Supplied passage:

# # # # #

Amazon Drive
- Company type: Division
- Website type: File hosting service;
- Dissolved: December 31, 2023; 2 years ago
- Headquarters: {{{location_country}}}
- Area served: United States, United Kingdom, Japan, Germany, Spain, France, Italy, Australia, Canada, Brazil, China
- Industry: Internet
- Parent: Amazon.com
- Website: www.amazon.com/clouddrive
- Registration: Required
- Launched: March 29, 2011; 15 years ago
- Current status: Discontinued

= Amazon Drive =

Cloud storage application

Amazon Drive, formerly known as Amazon Cloud Drive, was a cloud storage application managed by Amazon. The service offered secure cloud storage, file backup, file sharing, and Photo printing. Using an Amazon account, the files and folders could be transferred and managed from multiple devices, including web browsers, desktop applications, mobiles, and tablets. Amazon Drive also let their U.S. users order photo prints and photo books using the Amazon Prints service.

Amazon Drive offered free unlimited photo storage with an Amazon Prime subscription or a Fire Tablet device, and a paid limited storage service. Launched in major countries including the U.S., Canada, Germany, France, Italy, Spain, the U.K., Japan, and Australia, it also functioned in Brazil and China as a free limited 5GB storage service.

On July 29, 2022, Amazon announced that the service would be discontinued on December 31, 2023, whereas Amazon Photos is continued.

==History==
Amazon first announced the storage service on March 29, 2011, initially offering pay-as-you-need tiered storage plans for the users. Users paid only for the storage tier they utilized expandable up to a maximum of 1 terabyte plan.

In March 2015, Unlimited Storage plans intended for non-business customer sections were introduced. The plan offered a free 3-month free trial for the customers who wish to try the service before entering an annual subscription. During 2015 Black Friday, the plan became popular when Amazon offered 92% discounted Unlimited Storage plan for $5, down from $60, for a year from purchase. The fine print stated that Unlimited Storage was "only for private use", was restricted by file type, and must not "substantially exceed or differ from normal use by other users". Amazon anytime "may impose other restrictions on use of the Service".

# # # # #

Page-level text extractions

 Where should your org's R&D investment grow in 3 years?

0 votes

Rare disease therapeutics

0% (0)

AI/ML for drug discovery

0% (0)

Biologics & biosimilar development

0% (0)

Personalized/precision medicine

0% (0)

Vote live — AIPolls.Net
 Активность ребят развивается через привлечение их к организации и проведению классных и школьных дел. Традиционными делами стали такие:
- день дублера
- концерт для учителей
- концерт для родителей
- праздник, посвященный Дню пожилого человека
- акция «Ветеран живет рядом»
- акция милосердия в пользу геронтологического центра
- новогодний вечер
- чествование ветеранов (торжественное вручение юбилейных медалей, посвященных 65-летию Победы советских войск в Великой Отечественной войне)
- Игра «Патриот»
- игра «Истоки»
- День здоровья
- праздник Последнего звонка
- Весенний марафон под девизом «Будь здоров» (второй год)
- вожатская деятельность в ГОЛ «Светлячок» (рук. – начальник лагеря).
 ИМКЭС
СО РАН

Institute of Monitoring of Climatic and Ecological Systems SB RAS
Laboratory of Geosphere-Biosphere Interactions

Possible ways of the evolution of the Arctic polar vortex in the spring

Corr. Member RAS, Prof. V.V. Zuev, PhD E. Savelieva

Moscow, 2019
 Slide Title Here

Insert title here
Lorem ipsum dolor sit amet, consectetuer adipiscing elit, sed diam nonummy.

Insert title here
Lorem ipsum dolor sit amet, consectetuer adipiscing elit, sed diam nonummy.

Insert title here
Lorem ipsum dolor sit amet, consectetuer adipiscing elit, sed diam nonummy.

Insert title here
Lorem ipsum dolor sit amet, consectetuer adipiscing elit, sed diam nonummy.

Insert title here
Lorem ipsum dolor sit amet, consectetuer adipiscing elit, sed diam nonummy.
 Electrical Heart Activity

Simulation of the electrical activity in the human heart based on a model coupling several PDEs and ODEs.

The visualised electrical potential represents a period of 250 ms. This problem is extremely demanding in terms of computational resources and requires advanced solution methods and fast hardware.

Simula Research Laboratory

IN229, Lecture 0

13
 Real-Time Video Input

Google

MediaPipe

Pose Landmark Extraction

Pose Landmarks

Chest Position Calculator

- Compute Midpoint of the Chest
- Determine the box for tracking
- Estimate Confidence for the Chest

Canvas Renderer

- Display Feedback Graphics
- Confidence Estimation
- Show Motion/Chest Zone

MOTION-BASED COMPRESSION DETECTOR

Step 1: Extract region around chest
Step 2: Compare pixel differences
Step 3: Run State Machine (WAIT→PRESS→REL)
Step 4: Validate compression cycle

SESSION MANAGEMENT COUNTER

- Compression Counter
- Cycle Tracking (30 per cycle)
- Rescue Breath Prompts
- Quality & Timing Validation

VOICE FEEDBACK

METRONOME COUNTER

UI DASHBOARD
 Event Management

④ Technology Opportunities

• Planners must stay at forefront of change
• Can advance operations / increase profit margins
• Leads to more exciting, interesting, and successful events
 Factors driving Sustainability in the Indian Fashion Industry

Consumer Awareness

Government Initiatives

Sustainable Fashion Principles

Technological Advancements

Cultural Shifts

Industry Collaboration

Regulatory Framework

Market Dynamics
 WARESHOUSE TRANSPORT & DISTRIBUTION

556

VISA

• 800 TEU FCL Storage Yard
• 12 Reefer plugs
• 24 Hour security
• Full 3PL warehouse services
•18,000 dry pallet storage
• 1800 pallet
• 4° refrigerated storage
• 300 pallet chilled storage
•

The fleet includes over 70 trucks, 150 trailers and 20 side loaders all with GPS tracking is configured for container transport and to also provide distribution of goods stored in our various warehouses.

# # # # #

Exercise brief: In the Amazon Drive text, on what date did Amazon announce that the service would be discontinued?

Your response: July 29, 2022